We’ve always been a fan of the humble gingersnap, which is why we want to share this recipe for Vegan Gingersnaps. This recipe is also ideal if you have a dairy or egg allergy, as it is completely free of both. Using vegan flax eggs and vegan alternative butter, this recipe still has that great ginger flavour, without all those animal-based extras.
Please Note Nutritional information is provided as a guide only and may not be accurate.
- 3/4 cup Vegan Butter
- 1/3 cup Molasses
- 1 cup Brown Sugar packed
- 1 tbsp Flax/Chia Seeds ground (in coffee grinder)
- 1 tsp Baking Powder
- 2 tsp Ground Ginger
- 1 1/2 tsp Ground Cinnamon
- 1/2 tsp Ground Cloves
- Before anything else mix the 1 tbs of ground seeds with 2-3 tablespoons of water and set aside. Leave for at least 5 minutes to thicken, and this mix becomes your ‘egg’.

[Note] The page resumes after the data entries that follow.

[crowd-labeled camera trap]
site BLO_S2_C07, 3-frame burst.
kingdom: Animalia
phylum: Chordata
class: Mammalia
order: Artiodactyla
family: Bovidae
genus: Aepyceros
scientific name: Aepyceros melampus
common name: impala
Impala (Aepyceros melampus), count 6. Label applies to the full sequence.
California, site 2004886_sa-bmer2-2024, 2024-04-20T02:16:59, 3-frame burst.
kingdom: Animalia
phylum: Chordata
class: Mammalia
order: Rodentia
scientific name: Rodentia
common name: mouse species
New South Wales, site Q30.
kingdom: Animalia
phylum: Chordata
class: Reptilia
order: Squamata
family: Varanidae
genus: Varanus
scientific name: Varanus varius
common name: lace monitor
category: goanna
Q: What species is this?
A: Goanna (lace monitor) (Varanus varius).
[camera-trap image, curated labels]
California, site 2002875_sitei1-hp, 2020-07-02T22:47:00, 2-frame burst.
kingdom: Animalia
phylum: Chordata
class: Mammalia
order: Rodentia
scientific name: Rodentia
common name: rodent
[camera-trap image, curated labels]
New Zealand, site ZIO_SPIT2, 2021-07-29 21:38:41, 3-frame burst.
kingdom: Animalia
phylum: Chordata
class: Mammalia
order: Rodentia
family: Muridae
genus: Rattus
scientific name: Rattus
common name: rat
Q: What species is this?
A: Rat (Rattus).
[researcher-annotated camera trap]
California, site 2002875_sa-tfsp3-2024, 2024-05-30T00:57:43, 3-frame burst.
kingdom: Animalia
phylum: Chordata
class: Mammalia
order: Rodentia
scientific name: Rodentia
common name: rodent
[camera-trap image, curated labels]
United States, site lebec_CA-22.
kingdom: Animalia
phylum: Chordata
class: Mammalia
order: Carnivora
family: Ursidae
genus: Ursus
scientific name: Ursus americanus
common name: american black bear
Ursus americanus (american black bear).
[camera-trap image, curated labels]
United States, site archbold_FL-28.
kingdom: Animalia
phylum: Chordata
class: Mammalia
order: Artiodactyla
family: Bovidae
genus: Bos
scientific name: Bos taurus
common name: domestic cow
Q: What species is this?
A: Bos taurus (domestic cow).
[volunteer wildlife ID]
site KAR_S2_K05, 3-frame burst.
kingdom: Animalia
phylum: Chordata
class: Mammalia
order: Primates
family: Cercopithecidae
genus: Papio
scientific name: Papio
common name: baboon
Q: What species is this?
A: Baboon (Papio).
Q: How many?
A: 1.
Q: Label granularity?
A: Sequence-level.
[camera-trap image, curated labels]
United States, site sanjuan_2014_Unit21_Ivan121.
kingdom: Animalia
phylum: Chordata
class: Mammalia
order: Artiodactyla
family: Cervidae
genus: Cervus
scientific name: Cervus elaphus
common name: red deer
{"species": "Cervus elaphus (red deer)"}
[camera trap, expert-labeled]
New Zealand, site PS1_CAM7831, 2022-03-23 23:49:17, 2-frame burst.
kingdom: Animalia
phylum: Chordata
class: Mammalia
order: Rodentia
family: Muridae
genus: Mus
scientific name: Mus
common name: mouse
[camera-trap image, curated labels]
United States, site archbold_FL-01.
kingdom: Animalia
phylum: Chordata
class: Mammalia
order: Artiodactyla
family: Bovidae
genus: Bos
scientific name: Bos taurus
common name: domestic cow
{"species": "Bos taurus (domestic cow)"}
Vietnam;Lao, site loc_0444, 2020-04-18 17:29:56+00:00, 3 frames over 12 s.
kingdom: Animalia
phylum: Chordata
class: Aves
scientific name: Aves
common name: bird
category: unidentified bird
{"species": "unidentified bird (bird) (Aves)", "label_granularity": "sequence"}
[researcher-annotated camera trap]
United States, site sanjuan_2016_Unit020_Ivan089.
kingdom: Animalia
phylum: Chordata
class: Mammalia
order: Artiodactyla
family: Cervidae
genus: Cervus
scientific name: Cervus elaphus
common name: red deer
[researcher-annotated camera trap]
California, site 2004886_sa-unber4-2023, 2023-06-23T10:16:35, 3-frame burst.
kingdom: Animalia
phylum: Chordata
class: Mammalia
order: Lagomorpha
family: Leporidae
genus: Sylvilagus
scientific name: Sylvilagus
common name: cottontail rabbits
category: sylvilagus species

- Preheat the oven to 180 degrees and prepare a baking tray by lining it with baking paper.
- In a large bowl, using an electric mixer, beat together the butter alternative, molasses, brown sugar and vegan egg (step 1). Beat on high until mix is creamy.
- To this add the baking powder and all the spices.
- Add the flour slowly in parts, mixing until it looks like a thicken dough.
- Using a tablespoon, divide the dough and roll into balls. Lay each ball on the baking tray, and flatten slightly with a fork.
- Bake in the oven for around 25 minutes, until gingersnaps are golden and crisp. We think these taste even better when they’re not super hot, so cool before eating.